Ensuring a Successful Hire
From sifting through resumes to interviewing candidates, the hiring process can be long and arduous. Now that you have found the right person for the job, you still have one more task to complete before congratulating yourself on a job well done. Help ensure your new employee’s future success by pairing them with a mentor.
Establishing a mentoring program for new employees can pay off big for your shop. Not only does the new employee benefit from the relationship but your shop and the mentor also profit from the experience. Read on to learn how mentoring can be a catalyst for success.
What is a Mentor?
A mentor is a person who provides guidance, advice and knowledge to a co-worker with less experience. It can be helpful for the mentor to be in the same job or to have previously held the position that the new employee is starting. That way, the mentor will understand the job demands that the new employee is facing and can better counsel them.
Smoother and easier adjustment to new position.
Opportunity to learn the shop culture and how things are done.
Increased chances for education and learning.
Chance to build skills needed for success in new role.
Reduced learning curve.
Professional growth opportunities.
Encouragement to take charge of career path.
Networking opportunities – chance to meet new people in the shop.
Development of leadership and management skills.
Chance to give back to the profession.
Opportunity to improve communication skills.
Increased job satisfaction as a result of helping others.
Transfer of critical knowledge from seasoned veterans to new employees.
New hires that are knowledgeable and productive in a shorter amount of time.
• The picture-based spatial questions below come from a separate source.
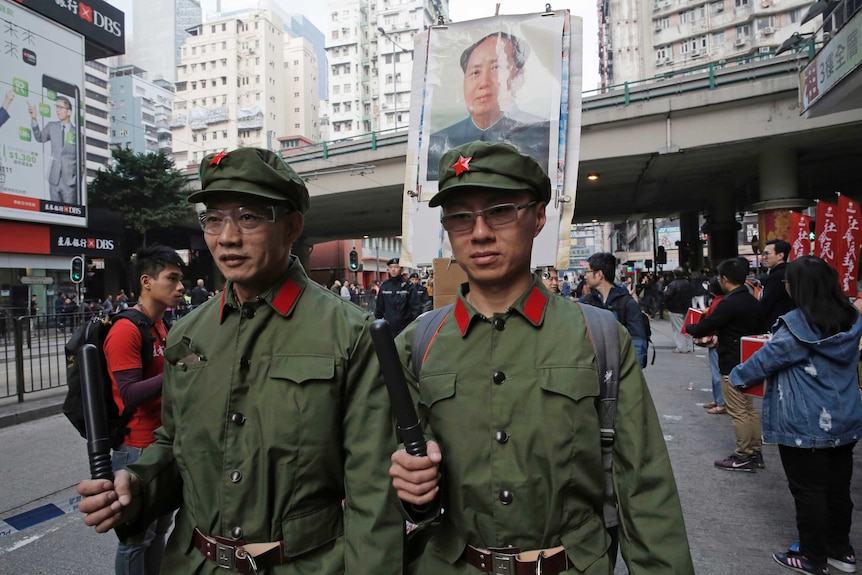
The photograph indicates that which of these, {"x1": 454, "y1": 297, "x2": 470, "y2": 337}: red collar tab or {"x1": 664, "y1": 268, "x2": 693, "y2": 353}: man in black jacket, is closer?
{"x1": 454, "y1": 297, "x2": 470, "y2": 337}: red collar tab

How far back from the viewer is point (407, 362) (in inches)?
71.0

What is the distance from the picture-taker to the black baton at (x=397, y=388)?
1277 mm

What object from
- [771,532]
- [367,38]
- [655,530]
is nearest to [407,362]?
[655,530]

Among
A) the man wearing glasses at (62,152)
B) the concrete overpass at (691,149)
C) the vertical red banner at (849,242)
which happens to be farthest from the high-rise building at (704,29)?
the vertical red banner at (849,242)

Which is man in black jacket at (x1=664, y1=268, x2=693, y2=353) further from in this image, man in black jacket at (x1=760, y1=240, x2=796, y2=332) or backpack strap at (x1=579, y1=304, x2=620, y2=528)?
backpack strap at (x1=579, y1=304, x2=620, y2=528)

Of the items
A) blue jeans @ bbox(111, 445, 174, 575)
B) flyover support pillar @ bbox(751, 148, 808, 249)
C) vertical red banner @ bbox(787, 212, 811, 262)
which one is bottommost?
blue jeans @ bbox(111, 445, 174, 575)

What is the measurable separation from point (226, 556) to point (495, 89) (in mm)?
3805

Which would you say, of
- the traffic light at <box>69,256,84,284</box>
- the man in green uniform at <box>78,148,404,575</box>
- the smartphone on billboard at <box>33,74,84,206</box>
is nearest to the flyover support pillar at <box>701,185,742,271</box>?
the traffic light at <box>69,256,84,284</box>

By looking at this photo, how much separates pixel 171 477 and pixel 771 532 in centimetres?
393

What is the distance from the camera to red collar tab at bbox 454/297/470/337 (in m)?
1.71

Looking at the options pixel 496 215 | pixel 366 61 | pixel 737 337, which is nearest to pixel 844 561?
pixel 737 337

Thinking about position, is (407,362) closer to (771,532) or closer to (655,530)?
(655,530)

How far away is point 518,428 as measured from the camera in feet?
5.15

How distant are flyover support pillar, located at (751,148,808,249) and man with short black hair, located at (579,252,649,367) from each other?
1394cm
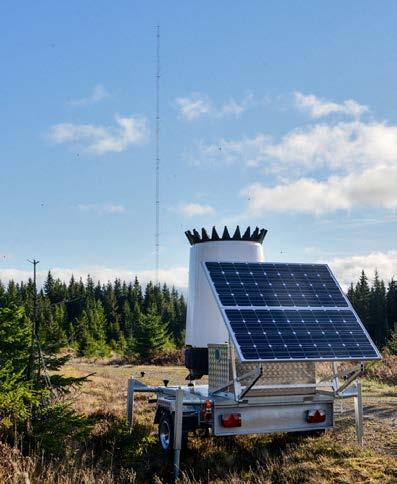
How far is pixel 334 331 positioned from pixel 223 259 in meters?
3.41

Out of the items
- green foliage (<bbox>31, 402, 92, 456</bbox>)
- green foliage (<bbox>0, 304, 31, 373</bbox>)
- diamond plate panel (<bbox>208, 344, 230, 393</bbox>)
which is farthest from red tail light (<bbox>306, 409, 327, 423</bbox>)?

Reduced employee turnover.
Positive work environment and increased morale for all employees.
Improved productivity when new employee can ask mentor questions and get back to work.
Useful recruiting tool - promote the mentoring program as a perk of working at your shop.
- When introducing the program to your employees, stress how important the program is to the success of your shop. Promote the idea that being asked to participate in the program is an honor. Consider giving a reward for serving as a mentor; it could be monetary or something special to the employee like tickets to a game or concert.
- Before having veteran employees work with new hires, give them some training on what being a mentor entails. There are online resources you can use or books like John C. Maxwell’s Mentoring 101.
- Decide upon a timeframe for each mentor/mentee relationship to last. At the end of each mentor/mentee pairing, be sure to encourage them to keep up the communication on their own or to seek out other mentors in the shop.
- Clearly define what you want to achieve from the program. Be sure that upper management and/or owners are completely on board.
- Spell out expectations for both mentees and mentors. Make it clear that mentors are a resource for new hires, not someone to do their job for them. Encourage mentees to make contact with their mentors. Outlining expectations to both groups will go a long way in easing any apprehension.
- Evaluate the program on a regular basis. Survey both the mentor and mentee to see what each got out of the program and what they feel could be improved. Incorporate any findings into future training sessions.